● WHAT IS BEING ASKED
Format the lines, from the first one through the one containing "for English? Irish", as a Markdown table with the columns Number and Line, leaving out any blank lines.

#####

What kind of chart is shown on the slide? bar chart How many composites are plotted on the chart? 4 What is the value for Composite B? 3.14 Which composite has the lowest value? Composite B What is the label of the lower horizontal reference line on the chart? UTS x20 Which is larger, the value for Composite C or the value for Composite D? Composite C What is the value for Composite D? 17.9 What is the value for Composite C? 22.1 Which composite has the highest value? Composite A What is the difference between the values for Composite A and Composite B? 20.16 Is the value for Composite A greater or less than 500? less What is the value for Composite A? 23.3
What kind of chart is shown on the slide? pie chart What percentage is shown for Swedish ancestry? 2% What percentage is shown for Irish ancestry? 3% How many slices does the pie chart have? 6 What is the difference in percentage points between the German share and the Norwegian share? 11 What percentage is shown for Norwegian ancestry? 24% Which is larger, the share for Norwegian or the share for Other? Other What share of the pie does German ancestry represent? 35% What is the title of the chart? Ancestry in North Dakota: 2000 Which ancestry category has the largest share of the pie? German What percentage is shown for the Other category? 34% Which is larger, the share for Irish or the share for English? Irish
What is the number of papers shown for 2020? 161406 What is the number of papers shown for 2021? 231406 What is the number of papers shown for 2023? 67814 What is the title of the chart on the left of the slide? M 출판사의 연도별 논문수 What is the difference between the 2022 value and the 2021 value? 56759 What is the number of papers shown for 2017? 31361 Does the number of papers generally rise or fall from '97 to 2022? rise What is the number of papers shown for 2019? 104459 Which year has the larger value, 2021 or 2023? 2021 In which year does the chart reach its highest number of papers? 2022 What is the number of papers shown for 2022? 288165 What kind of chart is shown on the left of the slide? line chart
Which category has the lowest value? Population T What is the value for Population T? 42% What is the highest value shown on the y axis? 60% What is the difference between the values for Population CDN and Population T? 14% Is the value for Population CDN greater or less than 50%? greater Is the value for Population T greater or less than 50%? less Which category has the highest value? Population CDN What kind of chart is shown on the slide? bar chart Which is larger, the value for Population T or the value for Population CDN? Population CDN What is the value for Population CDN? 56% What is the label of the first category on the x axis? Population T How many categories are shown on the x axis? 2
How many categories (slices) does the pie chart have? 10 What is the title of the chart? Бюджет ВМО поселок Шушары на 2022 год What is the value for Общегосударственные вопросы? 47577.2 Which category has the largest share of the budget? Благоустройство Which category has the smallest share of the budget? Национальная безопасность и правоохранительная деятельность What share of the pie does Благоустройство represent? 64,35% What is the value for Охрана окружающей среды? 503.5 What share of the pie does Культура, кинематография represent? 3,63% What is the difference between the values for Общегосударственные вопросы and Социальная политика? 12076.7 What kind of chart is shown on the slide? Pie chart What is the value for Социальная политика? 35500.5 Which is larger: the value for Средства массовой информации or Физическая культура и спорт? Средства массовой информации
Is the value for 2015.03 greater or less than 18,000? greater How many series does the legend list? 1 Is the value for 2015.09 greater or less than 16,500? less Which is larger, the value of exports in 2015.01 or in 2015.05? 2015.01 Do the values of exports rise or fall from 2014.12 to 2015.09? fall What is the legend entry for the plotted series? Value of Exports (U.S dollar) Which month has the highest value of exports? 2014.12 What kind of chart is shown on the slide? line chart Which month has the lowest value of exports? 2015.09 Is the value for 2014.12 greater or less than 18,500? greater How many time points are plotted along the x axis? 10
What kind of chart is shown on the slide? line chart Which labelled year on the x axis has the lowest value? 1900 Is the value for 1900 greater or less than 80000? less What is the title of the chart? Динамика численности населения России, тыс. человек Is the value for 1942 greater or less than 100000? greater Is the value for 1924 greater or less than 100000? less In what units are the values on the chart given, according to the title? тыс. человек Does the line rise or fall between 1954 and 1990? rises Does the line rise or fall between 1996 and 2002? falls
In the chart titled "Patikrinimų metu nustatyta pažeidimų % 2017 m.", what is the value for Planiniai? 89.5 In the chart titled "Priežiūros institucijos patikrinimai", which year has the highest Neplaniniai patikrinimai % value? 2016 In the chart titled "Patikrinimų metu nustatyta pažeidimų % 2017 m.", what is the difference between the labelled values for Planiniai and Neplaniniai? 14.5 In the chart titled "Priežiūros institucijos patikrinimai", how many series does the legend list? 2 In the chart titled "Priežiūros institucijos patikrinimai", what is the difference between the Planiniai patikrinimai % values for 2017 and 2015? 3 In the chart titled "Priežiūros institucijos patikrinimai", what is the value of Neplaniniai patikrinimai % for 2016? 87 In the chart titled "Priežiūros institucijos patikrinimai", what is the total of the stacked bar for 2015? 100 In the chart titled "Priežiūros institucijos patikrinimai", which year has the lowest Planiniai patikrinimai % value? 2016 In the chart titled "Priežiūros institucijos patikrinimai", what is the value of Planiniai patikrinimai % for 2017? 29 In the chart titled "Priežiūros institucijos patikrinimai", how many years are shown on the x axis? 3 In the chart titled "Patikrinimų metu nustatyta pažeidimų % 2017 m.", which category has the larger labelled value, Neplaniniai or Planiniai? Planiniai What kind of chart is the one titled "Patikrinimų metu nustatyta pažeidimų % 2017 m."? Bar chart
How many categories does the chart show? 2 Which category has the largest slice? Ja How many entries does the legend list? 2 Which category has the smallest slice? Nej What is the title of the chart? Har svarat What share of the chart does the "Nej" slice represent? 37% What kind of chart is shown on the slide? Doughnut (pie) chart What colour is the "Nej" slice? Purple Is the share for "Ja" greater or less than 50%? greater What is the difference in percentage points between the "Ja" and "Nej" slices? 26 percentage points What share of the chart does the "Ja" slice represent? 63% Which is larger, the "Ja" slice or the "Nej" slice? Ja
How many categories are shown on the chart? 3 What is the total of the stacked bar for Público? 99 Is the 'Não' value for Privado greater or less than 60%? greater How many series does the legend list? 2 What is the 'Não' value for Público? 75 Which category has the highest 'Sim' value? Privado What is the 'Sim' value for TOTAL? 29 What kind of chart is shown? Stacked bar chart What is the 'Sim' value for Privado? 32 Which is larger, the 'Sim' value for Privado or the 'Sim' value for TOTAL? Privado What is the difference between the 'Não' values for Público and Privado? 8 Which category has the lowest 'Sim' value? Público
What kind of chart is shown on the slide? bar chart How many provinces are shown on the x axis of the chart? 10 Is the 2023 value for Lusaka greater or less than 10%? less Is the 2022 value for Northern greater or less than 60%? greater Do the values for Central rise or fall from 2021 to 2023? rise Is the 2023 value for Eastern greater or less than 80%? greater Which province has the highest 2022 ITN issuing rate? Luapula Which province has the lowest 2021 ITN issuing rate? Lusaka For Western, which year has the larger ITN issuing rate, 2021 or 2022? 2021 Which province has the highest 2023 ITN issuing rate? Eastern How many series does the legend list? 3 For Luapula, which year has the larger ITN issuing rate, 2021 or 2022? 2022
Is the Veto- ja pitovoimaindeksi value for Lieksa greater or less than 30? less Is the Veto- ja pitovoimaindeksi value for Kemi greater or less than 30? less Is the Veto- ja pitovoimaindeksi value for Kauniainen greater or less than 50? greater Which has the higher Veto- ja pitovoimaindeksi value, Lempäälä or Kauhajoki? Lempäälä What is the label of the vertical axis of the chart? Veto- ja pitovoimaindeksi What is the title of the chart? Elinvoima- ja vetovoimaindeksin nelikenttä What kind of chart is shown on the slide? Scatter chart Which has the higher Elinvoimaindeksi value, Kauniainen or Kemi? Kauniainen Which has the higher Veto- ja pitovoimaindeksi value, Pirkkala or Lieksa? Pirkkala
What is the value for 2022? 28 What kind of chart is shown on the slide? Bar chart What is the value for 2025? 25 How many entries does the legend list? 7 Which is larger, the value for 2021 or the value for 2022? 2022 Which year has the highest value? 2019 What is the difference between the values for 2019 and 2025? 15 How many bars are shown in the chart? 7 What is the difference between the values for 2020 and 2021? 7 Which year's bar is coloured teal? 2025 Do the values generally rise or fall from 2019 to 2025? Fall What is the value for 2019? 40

#####

● EXERCISE ANSWER
| Number | Line |
|---|---|
| 1 | What kind of chart is shown on the slide? bar chart How many composites are plotted on the chart? 4 What is the value for Composite B? 3.14 Which composite has the lowest value? Composite B What is the label of the lower horizontal reference line on the chart? UTS x20 Which is larger, the value for Composite C or the value for Composite D? Composite C What is the value for Composite D? 17.9 What is the value for Composite C? 22.1 Which composite has the highest value? Composite A What is the difference between the values for Composite A and Composite B? 20.16 Is the value for Composite A greater or less than 500? less What is the value for Composite A? 23.3 |
| 2 | What kind of chart is shown on the slide? pie chart What percentage is shown for Swedish ancestry? 2% What percentage is shown for Irish ancestry? 3% How many slices does the pie chart have? 6 What is the difference in percentage points between the German share and the Norwegian share? 11 What percentage is shown for Norwegian ancestry? 24% Which is larger, the share for Norwegian or the share for Other? Other What share of the pie does German ancestry represent? 35% What is the title of the chart? Ancestry in North Dakota: 2000 Which ancestry category has the largest share of the pie? German What percentage is shown for the Other category? 34% Which is larger, the share for Irish or the share for English? Irish |